** INPUT MATERIAL **
==========

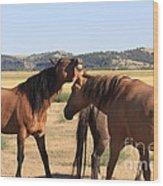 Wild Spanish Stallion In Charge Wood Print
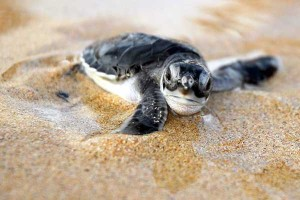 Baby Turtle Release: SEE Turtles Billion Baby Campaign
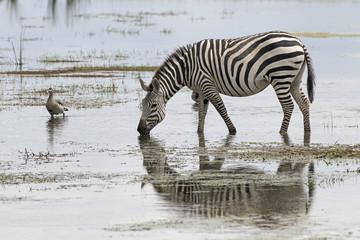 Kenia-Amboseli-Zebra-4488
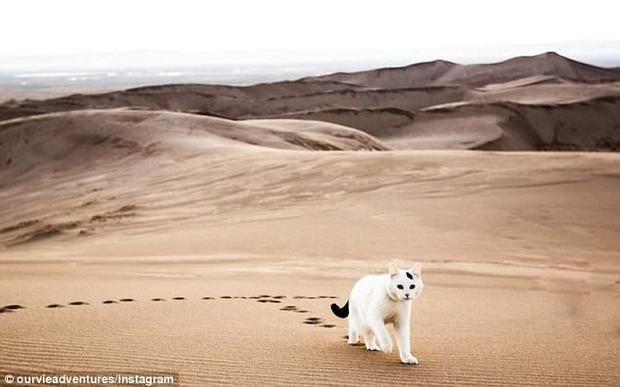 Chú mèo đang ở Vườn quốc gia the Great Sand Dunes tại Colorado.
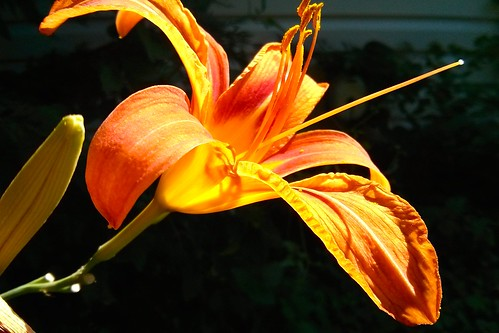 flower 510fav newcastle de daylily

==========

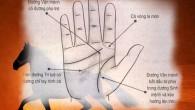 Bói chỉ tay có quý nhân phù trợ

==========

** EXERCISE **
Both boundary lines included, write out word for word only the lines above from the one containing "Kenia-Amboseli-Zebra-4488" to the one containing "flower 510fav newcastle de daylily", leaving out any pictures.

** RESULT **
 Kenia-Amboseli-Zebra-4488
 Chú mèo đang ở Vườn quốc gia the Great Sand Dunes tại Colorado.
 flower 510fav newcastle de daylily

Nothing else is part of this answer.